Bonus questions: How can I grant access to the notebooks plugin for non admin users to either of these roles?
Adding ”.notebooks” does not make any difference I still do not see the Notebooks menu entry. I suppose I have to add a permission to access notebooks but a dedicated notebook permission does not seem to exist.

Thank you for any suggestions.

Hello @shansb

What ODFE version do you currently run?

Hello @pablo thank you for your reply, I am on the latest odfe version 1.13.2 with elasticsearch-oss 7.10.2.

@shansb

Did you look at built-in notebooks roles? They have all the needed permissions for RO and RW roles.

image

@shansb

You can use actions which make cluster_composite_ops action group instead of action group.
Then delete one by one and check which action fits your needs.

Thank you for your suggestions.

Ok I see the nootbook roles you mentioned in roles but the linked permissions are missing in the permission overview.

It does not matter how I reference these:

PUT _opendistro/_security/api/roles/logstash_data_ro
    {
        "cluster_permissions" : [
        "cluster_composite_ops_ro",
        "cluster:admin/opendistro/reports/menu/download",
        "notebooks_full_access",
        "notebooks_read_access"
        ],
        "index_permissions" : [
        {
            "index_patterns" : [
            "logstash-*"
            ],
            "dls" : "",
            "fls" : [ ],
            "masked_fields" : [ ],
            "allowed_actions" : [
            "read"
            ]
        }
        ],
        "tenant_permissions" : [
        {
            "tenant_patterns" : [
            "*"
            ],
            "allowed_actions" : [
            "kibana_all_read"
            ]
        }
        ]
    }

Or directely linked:

PUT _opendistro/_security/api/roles/logstash_data_ro
    {
        "cluster_permissions" : [
        "cluster_composite_ops_ro",
        "cluster:admin/opendistro/reports/menu/download",
        "cluster:admin/opendistro/notebooks/create",
        "cluster:admin/opendistro/notebooks/update",
        "cluster:admin/opendistro/notebooks/delete",
        "cluster:admin/opendistro/notebooks/get",
        "cluster:admin/opendistro/notebooks/list"
        ],
        "index_permissions" : [
        {
            "index_patterns" : [
            "logstash-*"
            ],
            "dls" : "",
            "fls" : [ ],
            "masked_fields" : [ ],
            "allowed_actions" : [
            "read"
            ]
        }
        ],
        "tenant_permissions" : [
        {
            "tenant_patterns" : [
            "*"
            ],
            "allowed_actions" : [
            "kibana_all_read"
            ]
        }
        ]
    }

Both variants do not change anything, because the permissions cluster:admin/opendistro/notebooks/* are missing in the index.
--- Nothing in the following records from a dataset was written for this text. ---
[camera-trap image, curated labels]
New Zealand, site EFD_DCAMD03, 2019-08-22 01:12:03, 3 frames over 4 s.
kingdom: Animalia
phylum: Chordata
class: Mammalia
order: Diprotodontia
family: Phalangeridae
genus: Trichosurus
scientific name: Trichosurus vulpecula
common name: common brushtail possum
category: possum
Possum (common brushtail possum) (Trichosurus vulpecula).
Additionally they are not mentioned in the docs either:

Regarding your suggestion, building a custom action group using the permissions. I think it does not matter whether the permissions are linked directely in the role or via an action group, which is then set in the role. It is just another organizational style.
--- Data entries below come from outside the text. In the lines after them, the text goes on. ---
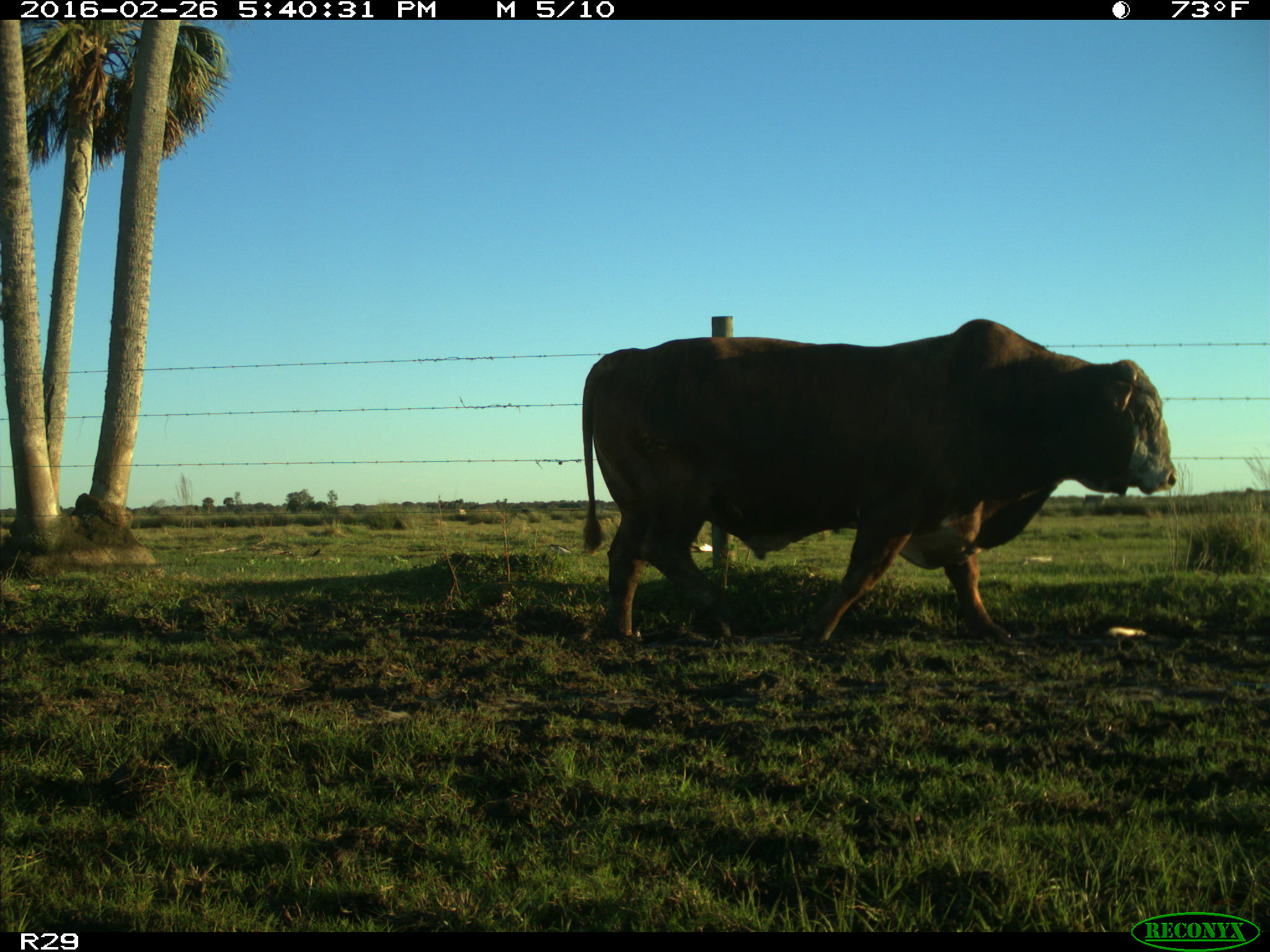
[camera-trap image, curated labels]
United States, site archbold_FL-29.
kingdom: Animalia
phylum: Chordata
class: Mammalia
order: Artiodactyla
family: Bovidae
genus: Bos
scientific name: Bos taurus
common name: domestic cow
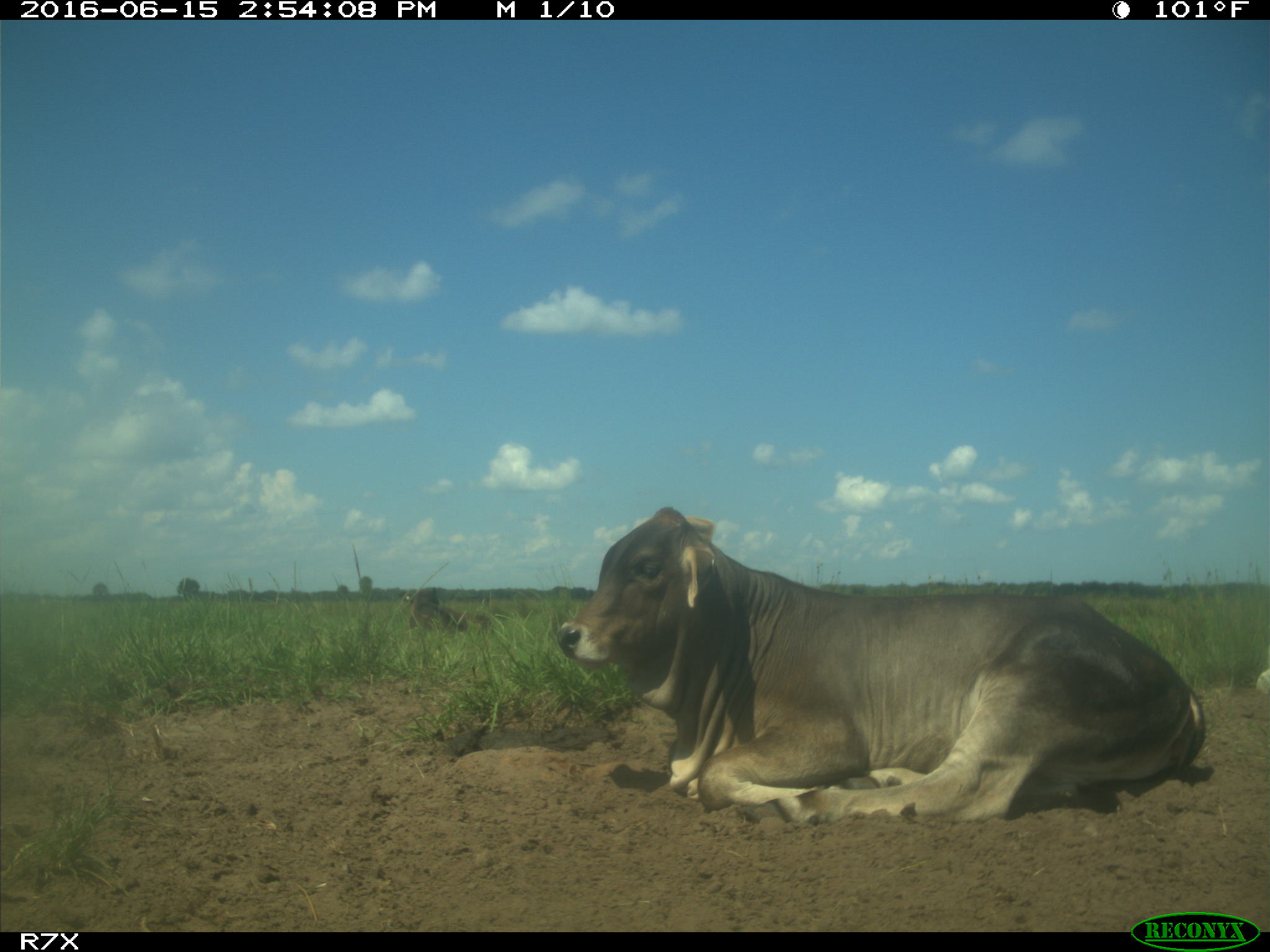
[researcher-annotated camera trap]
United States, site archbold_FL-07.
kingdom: Animalia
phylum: Chordata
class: Mammalia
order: Artiodactyla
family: Bovidae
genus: Bos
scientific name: Bos taurus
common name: domestic cow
The problem is it is not clear for me which permission leads to which outcome and I hoped for a little guidance. The documentation does not provide more information it just lists these permissions.
And try-and-error is a tedious task.

Ok @pablo you were right from the beginning.

After I found some time to look at this issue again I noticed there is a .notebooks index as well, which needs to be added to the index_permissions.
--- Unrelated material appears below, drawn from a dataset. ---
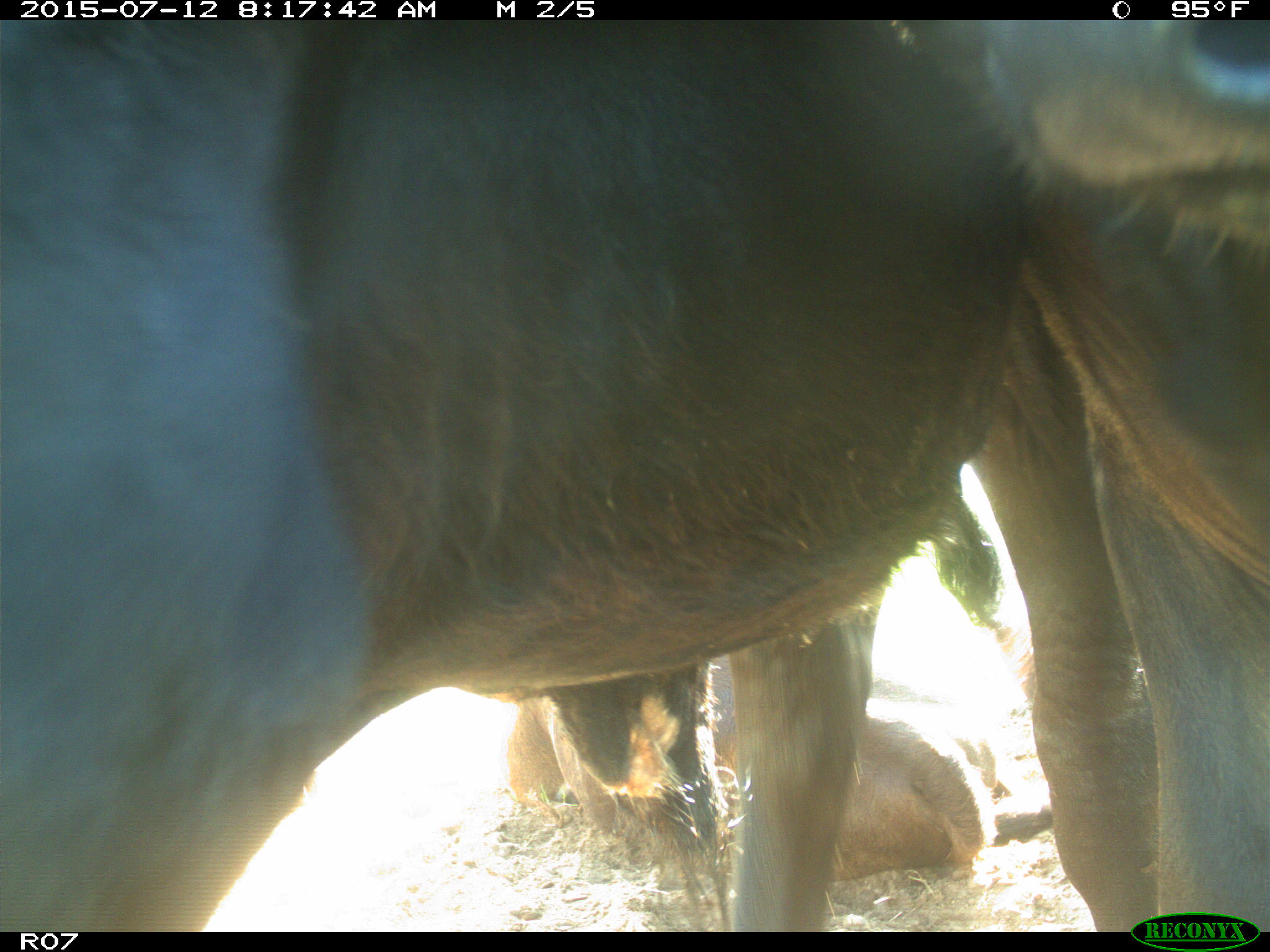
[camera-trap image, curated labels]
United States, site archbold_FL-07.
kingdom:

PUT _opendistro/_security/api/roles/logstash_data_ro {
  "cluster_permissions" : [
    "cluster_composite_ops_ro",
    "notebooks_read_access"
  ],
  "index_permissions" : [
    {
      "index_patterns" : [
        "logstash-*",
        ".notebooks"
      ],
      "fls" : [ ],
      "masked_fields" : [ ],
      "allowed_actions" : [
        "read"
      ]
    }
  ],
  "tenant_permissions" : [
    {
      "tenant_patterns" : [
        "*"
      ],
      "allowed_actions" : [
        "kibana_all_read"
      ]
    }
  ]
}

This works like a charm if the user does not have the kibana_read_only role.